═══ Data for processing
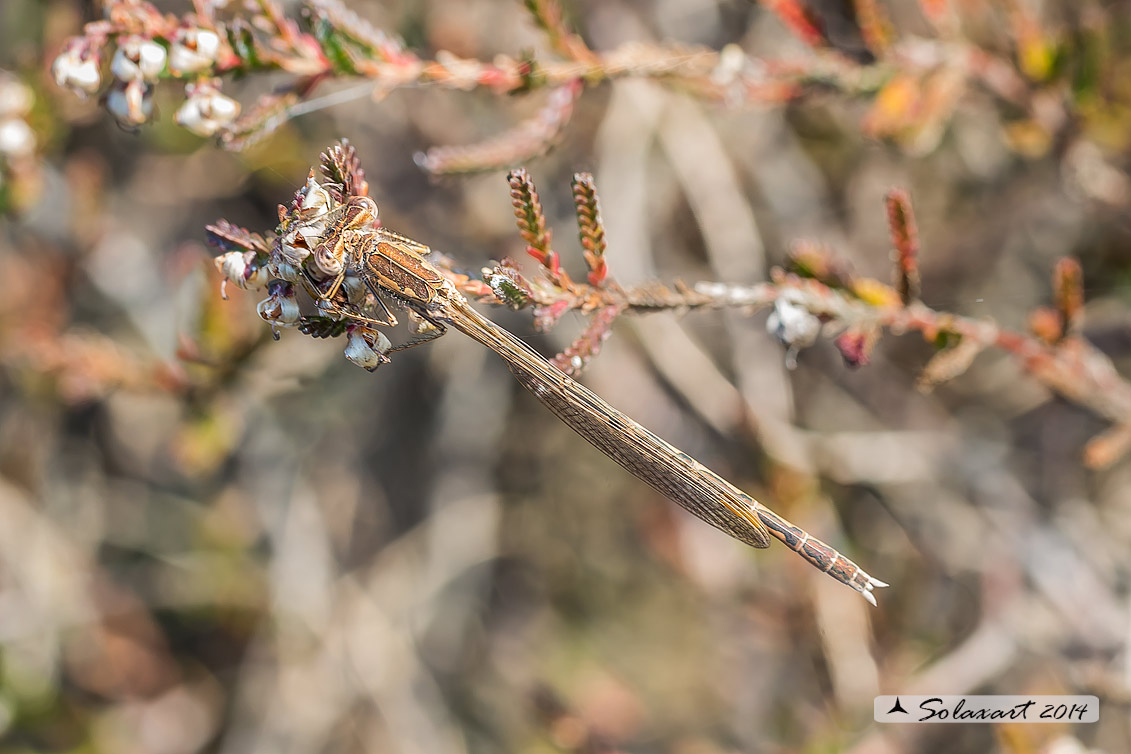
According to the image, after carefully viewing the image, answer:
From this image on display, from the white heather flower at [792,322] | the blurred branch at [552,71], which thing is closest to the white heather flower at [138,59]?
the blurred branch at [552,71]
══════
═══ Data for processing
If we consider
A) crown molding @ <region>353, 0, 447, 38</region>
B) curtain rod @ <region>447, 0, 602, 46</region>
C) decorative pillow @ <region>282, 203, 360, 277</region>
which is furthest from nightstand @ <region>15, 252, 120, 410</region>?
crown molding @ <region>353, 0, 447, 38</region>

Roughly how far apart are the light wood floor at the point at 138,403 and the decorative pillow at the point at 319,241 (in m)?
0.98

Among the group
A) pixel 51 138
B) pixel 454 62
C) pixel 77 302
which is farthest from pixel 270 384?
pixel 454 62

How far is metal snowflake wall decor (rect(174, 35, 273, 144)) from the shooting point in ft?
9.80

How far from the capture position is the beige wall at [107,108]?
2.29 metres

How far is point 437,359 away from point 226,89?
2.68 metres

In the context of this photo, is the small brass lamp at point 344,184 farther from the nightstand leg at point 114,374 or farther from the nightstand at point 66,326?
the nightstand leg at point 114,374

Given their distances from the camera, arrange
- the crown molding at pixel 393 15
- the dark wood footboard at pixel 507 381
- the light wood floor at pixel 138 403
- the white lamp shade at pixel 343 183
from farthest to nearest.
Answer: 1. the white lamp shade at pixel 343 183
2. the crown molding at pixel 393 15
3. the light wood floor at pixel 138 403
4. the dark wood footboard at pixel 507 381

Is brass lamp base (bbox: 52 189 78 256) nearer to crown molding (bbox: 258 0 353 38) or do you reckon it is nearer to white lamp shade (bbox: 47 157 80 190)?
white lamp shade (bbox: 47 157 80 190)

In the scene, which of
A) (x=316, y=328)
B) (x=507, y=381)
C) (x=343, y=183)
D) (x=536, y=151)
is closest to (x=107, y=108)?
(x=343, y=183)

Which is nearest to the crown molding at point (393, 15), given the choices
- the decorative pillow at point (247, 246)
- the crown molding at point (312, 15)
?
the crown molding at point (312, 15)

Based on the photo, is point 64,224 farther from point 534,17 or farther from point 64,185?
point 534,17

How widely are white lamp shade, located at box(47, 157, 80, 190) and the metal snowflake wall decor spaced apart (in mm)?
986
══════
◆ The request
Please lay out the lines of the records starting at the line containing "How far is point" and ending at the line containing "4. the dark wood footboard at pixel 507 381" as a JSON list of strings, one string per line, skipping blank lines.

◆ Task solution
[
  "How far is point 437,359 away from point 226,89?",
  "2.68 metres",
  "In the context of this photo, is the small brass lamp at point 344,184 farther from the nightstand leg at point 114,374 or farther from the nightstand at point 66,326?",
  "the nightstand leg at point 114,374",
  "Given their distances from the camera, arrange",
  "- the crown molding at pixel 393 15",
  "- the dark wood footboard at pixel 507 381",
  "- the light wood floor at pixel 138 403",
  "- the white lamp shade at pixel 343 183",
  "from farthest to nearest.",
  "Answer: 1. the white lamp shade at pixel 343 183",
  "2. the crown molding at pixel 393 15",
  "3. the light wood floor at pixel 138 403",
  "4. the dark wood footboard at pixel 507 381"
]